Task directions:
Among the entries below, one stretch runs from the line that contains "Katzenkörbchen 1 CIMG4105" through the line that contains "You Looking At". Repeat that stretch exactly, ends included, and only that.

Source data:

- - -

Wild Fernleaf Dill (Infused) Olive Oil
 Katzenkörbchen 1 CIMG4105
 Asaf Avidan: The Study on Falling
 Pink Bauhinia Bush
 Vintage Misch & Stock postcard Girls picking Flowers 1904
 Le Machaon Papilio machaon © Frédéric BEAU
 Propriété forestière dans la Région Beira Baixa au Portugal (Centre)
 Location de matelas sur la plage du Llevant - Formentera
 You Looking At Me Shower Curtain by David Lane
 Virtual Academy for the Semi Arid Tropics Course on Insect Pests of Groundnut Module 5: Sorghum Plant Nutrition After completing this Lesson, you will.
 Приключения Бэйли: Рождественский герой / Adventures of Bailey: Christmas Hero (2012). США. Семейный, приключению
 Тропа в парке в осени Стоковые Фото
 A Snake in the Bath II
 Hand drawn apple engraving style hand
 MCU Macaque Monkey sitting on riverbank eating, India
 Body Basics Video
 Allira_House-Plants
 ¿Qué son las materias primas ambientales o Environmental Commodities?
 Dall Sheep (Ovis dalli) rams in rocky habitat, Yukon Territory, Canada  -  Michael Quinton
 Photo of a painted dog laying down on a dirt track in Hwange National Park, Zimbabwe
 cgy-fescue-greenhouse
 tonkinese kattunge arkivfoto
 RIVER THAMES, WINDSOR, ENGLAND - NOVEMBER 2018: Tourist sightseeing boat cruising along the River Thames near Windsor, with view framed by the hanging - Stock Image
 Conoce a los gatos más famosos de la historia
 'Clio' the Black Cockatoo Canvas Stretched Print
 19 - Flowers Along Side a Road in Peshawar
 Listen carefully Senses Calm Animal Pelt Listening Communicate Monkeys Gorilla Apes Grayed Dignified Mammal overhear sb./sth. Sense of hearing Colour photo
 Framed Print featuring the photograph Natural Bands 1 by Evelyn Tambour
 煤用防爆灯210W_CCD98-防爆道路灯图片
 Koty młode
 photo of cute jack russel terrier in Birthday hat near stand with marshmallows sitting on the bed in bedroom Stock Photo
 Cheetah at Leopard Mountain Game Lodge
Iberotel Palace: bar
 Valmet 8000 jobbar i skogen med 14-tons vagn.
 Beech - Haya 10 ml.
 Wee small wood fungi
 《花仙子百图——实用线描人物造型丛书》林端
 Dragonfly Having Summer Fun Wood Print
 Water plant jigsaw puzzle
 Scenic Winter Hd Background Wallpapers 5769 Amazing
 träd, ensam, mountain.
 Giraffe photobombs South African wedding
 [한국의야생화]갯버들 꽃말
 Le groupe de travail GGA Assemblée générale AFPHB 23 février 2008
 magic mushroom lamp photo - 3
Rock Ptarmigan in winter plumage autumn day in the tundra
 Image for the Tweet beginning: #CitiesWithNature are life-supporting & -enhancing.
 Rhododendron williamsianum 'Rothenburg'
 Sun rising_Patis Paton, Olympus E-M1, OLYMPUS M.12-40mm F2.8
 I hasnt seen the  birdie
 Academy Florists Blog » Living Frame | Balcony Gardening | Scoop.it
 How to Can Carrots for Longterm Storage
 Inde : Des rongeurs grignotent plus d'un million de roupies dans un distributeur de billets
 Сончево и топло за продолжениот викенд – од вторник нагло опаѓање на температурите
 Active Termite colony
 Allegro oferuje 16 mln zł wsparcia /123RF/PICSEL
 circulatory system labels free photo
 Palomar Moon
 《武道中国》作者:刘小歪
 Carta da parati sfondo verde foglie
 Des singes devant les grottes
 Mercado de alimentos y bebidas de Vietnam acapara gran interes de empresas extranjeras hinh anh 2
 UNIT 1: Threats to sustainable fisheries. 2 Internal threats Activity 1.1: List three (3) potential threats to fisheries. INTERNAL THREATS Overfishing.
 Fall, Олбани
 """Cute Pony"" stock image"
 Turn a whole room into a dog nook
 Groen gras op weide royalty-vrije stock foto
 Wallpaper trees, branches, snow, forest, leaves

- - -

Expected answer:
 Katzenkörbchen 1 CIMG4105
 Asaf Avidan: The Study on Falling
 Pink Bauhinia Bush
 Vintage Misch & Stock postcard Girls picking Flowers 1904
 Le Machaon Papilio machaon © Frédéric BEAU
 Propriété forestière dans la Région Beira Baixa au Portugal (Centre)
 Location de matelas sur la plage du Llevant - Formentera
 You Looking At Me Shower Curtain by David Lane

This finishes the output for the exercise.